Sexual harassers just don’t go away, because, “sexual harassment is, and always has been, about power more than it is about sex,” says Kathleen Neville, author of “Internal Affairs: The Abuse of Power, Sexual Harassment, and Hypocrisy in the Workplace.”

People don’t take sexual harassment seriously folks, and that contributes to the problem and a general feeling that it’s OK to be immoral. And even teenagers have to endure this type of sleazy behavior sometimes. Maybe adults should help the young kids out by standing up to sleaze, not just looking for some payola for our troubles.

Yes, I do think monetary damages via the court system or government agency actions are often needed in these cases to get companies and managers following the rules, but that comes with a public airing of problems so everyone can know what’s going on.

But even that is no guarantee behaviors will change.

Many people thought it was a big fat joke that a big star like David Letterman was banging young interns at his studio.

Too often we treat women as objects, and I don’t mean just men. A female commentator on NPR yesterday kept calling Bialek “pretty” when describing her, and it got me wondering why we’d need to know that for this case. There is no justification for sexual harassment, not attractiveness, not short skirts, not makeup.

So, what should you do if you’re being harassed?

Here are some tips:

Confront it head on. From the moment women feel any sexual harassment, even if it’s slight, they should be firm and very clear with the harasser that that kind of behavior is unacceptable, said Gabriela Cora, author of “Alpha Female: Leader of a Pack of Bitches — Winning Strategies to Become an Outstanding Leader.”. If you don’t confront it right away, she adds, the harassment could just escalate.

So, the first time that off-colored joke is told at a meeting or at lunch, she continues, you should convey a message right away, even in front of other colleagues, that “you don’t like to play this way.”

Women and men, she adds, need to show right away that the behavior is unwanted, that they’ve done nothing to deserve it and that they really mean business. “They can’t be wishy washy.”

Broaden your network now. “I suggest that a woman manager should already have developed good, solid relationships within HR managers, be a big supporter of company policies and initiatives, and maintain good professional relationships with those who surround her boss and who he or she reports into,” Neville advises.

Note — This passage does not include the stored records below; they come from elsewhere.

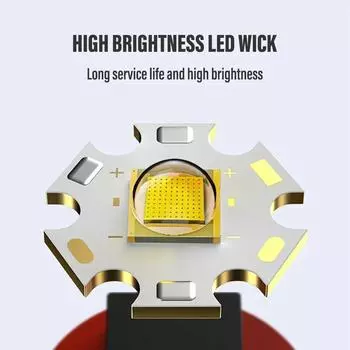 Headlights LED Strong Light Sensing Headlights Long Range Outdoor Waterproof Camping Night Run Headwear Lantern Work Light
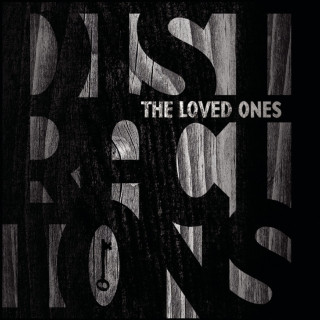 The Loved Ones - Distractions EP cover
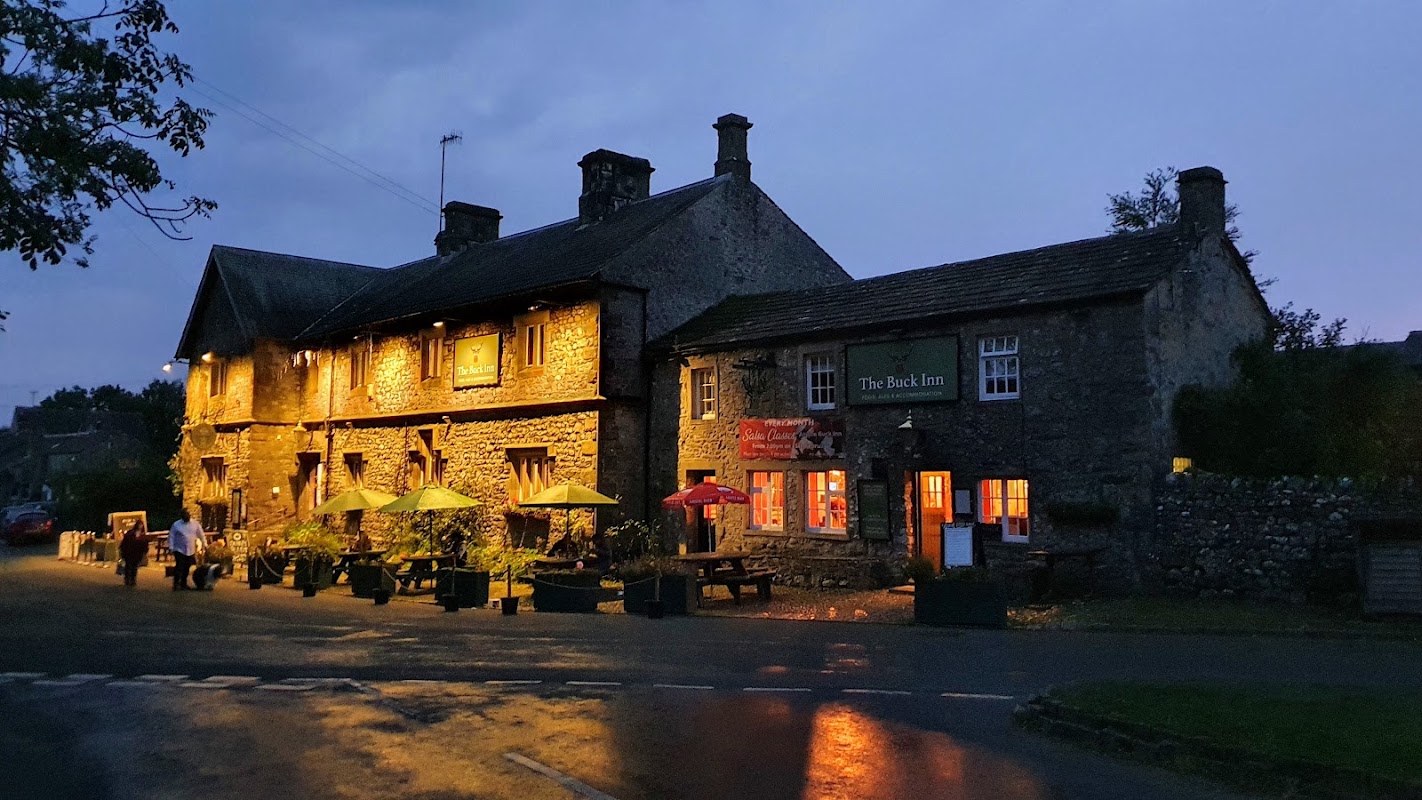 The Buck Inn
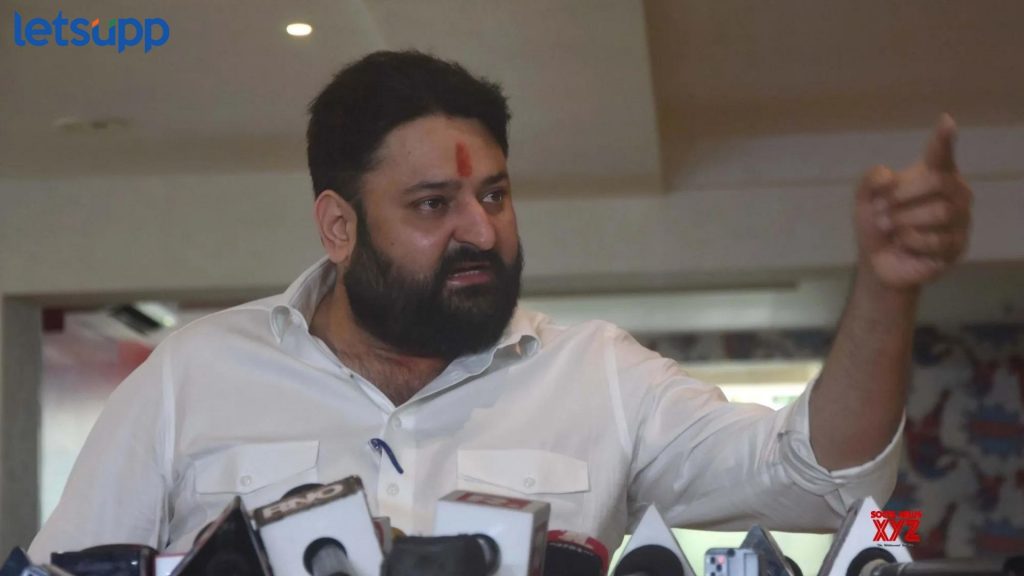 Mohit Kamboj : 'फक्त एका व्यक्तीचं महत्त्व कमी करण्यासाठी...', निकालानंतर भाजपमध्ये वॉर, मोहित कंबोज यांचा रोख कोणाकडे?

Pick your battles. Not every joke in the office or at the plant is meant to undermine a female leader’s authority. As a manager, you should be able to deal with some of the cracks the good old boys’ network — still is the upper echelon of corporate America — is used to, especially if they don’t really make you feel uncomfortable.

“What I’ve seen is women who tend to say they’ve never been harassed carry themselves with a sure and secure personality and can brush off unwanted advances,” she says.

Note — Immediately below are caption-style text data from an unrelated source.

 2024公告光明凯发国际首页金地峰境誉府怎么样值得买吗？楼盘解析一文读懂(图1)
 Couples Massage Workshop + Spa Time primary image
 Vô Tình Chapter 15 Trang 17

Know when enough is enough. If the harassment just does not subside, be extremely professional about reporting it and document everything, Neville advises. Despite how it might impact your career, she notes, HR departments tend to think charges made by managers are more likely to have merit.

If we want this behavior to stop we actually have to help make it stop not stand on the sidelines like victims waiting for someone else to handle it.